[[ Records provided, beginning ]]
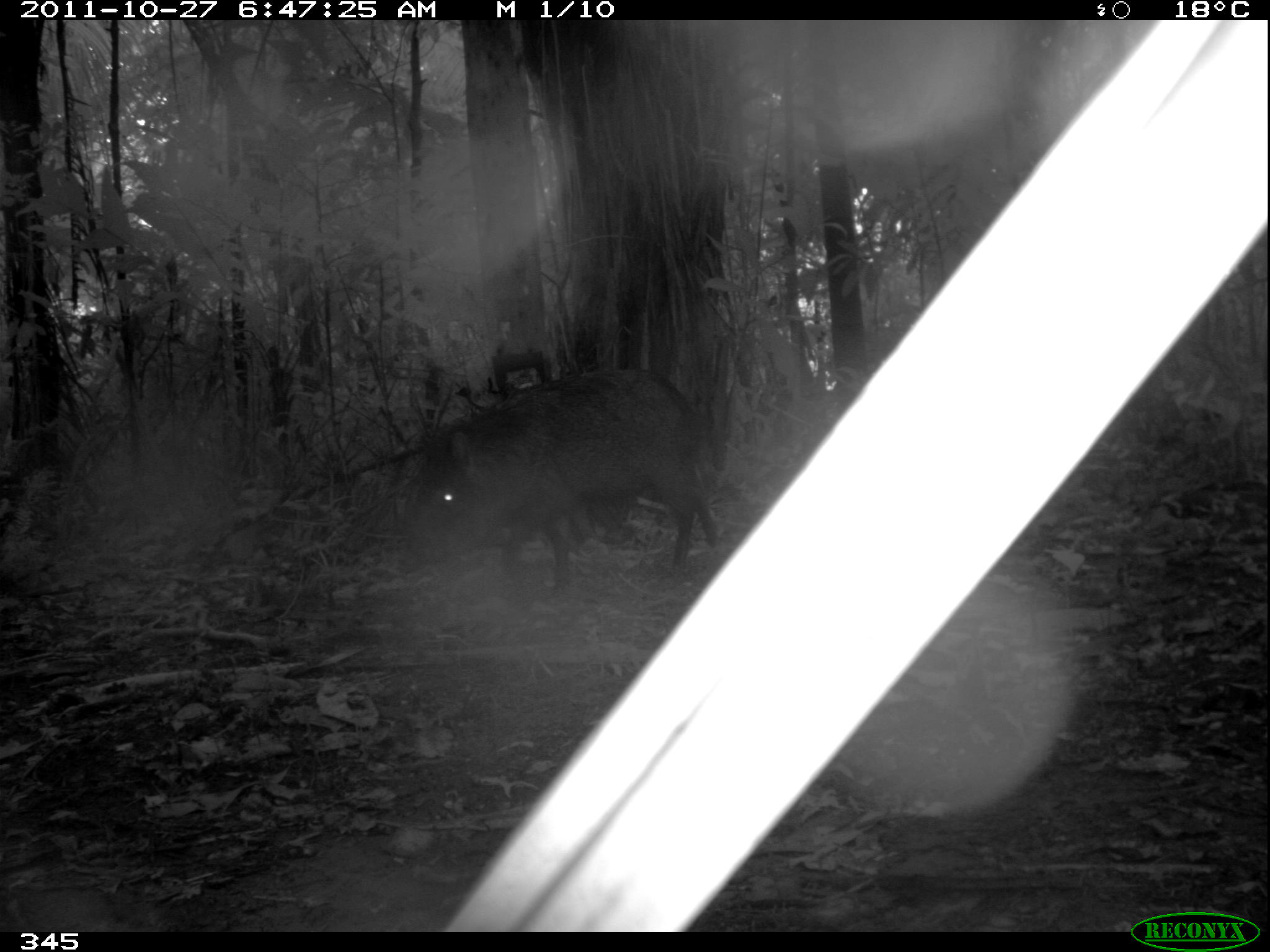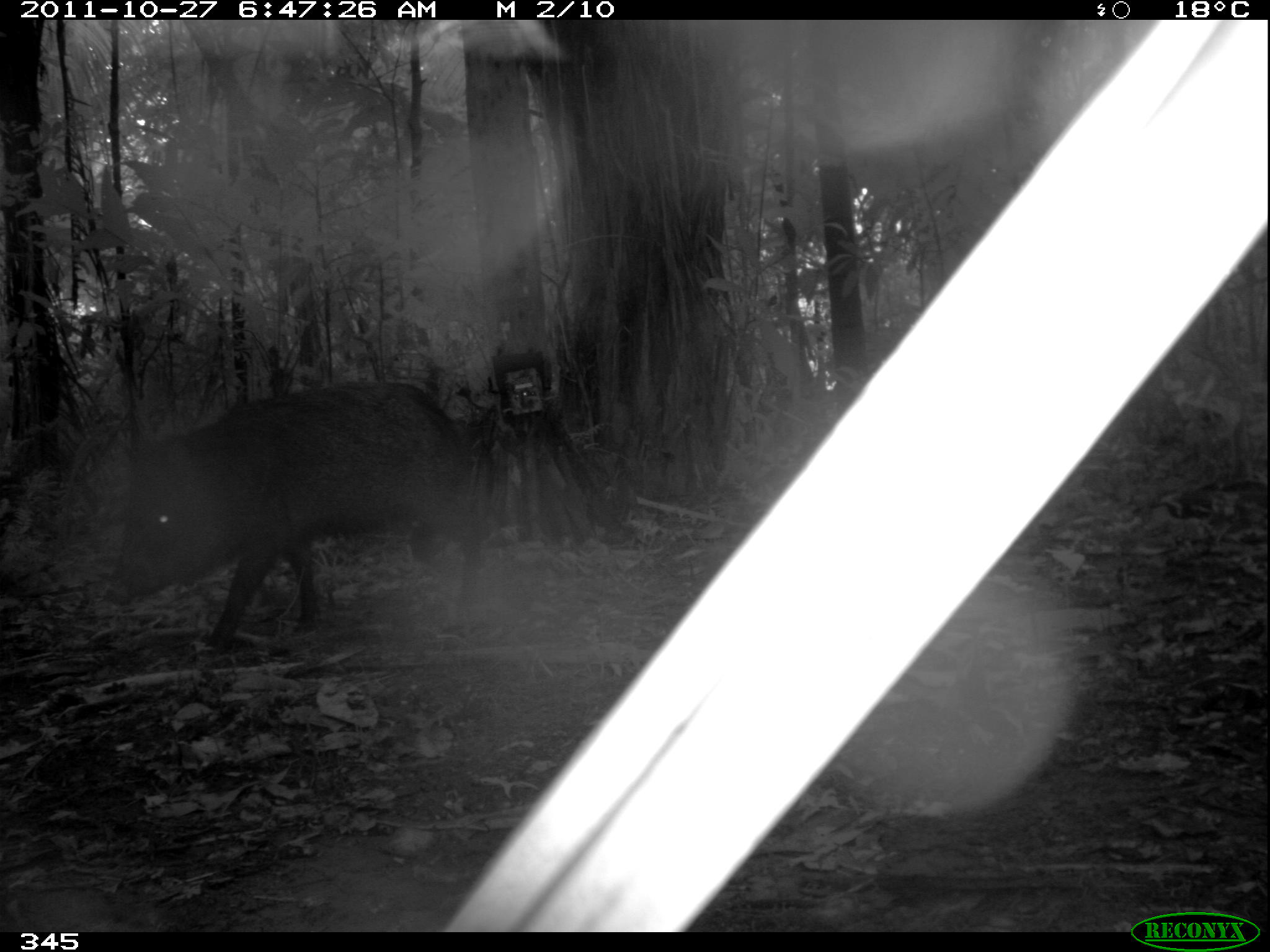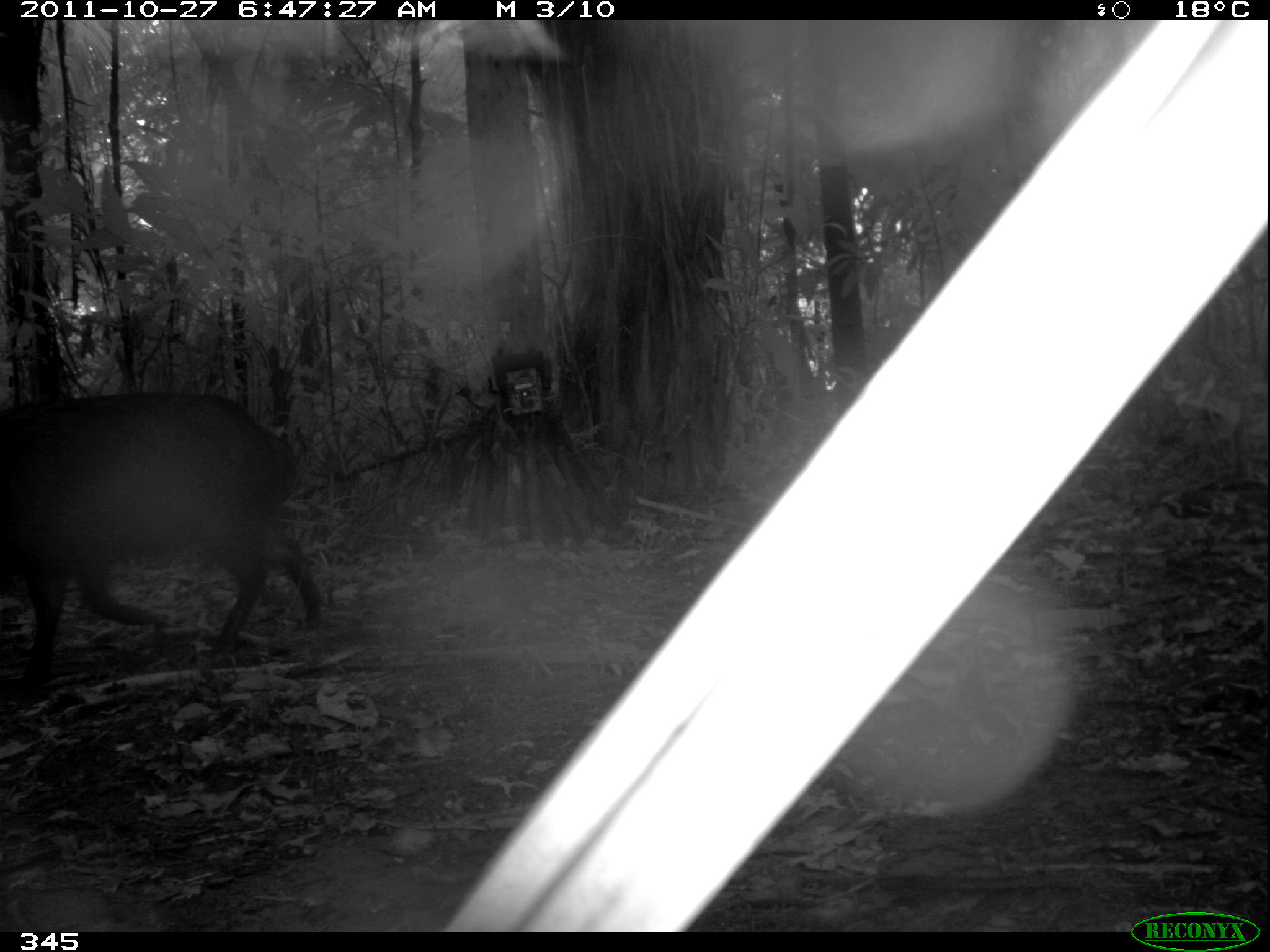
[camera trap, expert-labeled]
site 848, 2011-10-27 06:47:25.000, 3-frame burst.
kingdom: Animalia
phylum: Chordata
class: Mammalia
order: Artiodactyla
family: Tayassuidae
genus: Pecari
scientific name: Pecari tajacu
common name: collared peccary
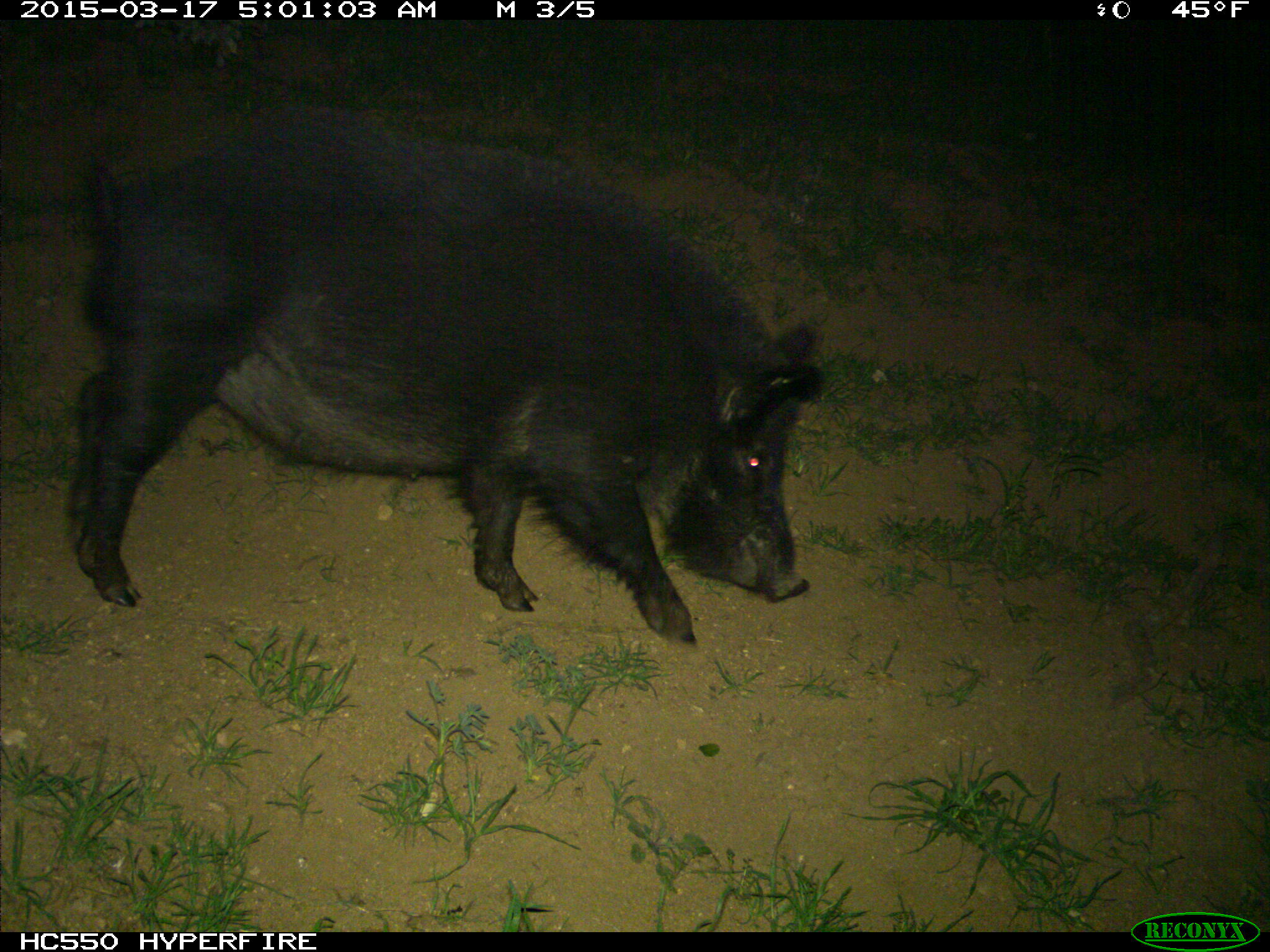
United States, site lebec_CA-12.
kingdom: Animalia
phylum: Chordata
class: Mammalia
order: Artiodactyla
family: Suidae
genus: Sus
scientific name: Sus scrofa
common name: wild boar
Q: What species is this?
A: Sus scrofa (wild boar).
[[ Records provided, end ]]
_The problem_. Go through the entries above and print each one exactly, minus the pictures.

_Response_.
[camera trap, expert-labeled]
site 848, 2011-10-27 06:47:25.000, 3-frame burst.
kingdom: Animalia
phylum: Chordata
class: Mammalia
order: Artiodactyla
family: Tayassuidae
genus: Pecari
scientific name: Pecari tajacu
common name: collared peccary
United States, site lebec_CA-12.
kingdom: Animalia
phylum: Chordata
class: Mammalia
order: Artiodactyla
family: Suidae
genus: Sus
scientific name: Sus scrofa
common name: wild boar
Q: What species is this?
A: Sus scrofa (wild boar).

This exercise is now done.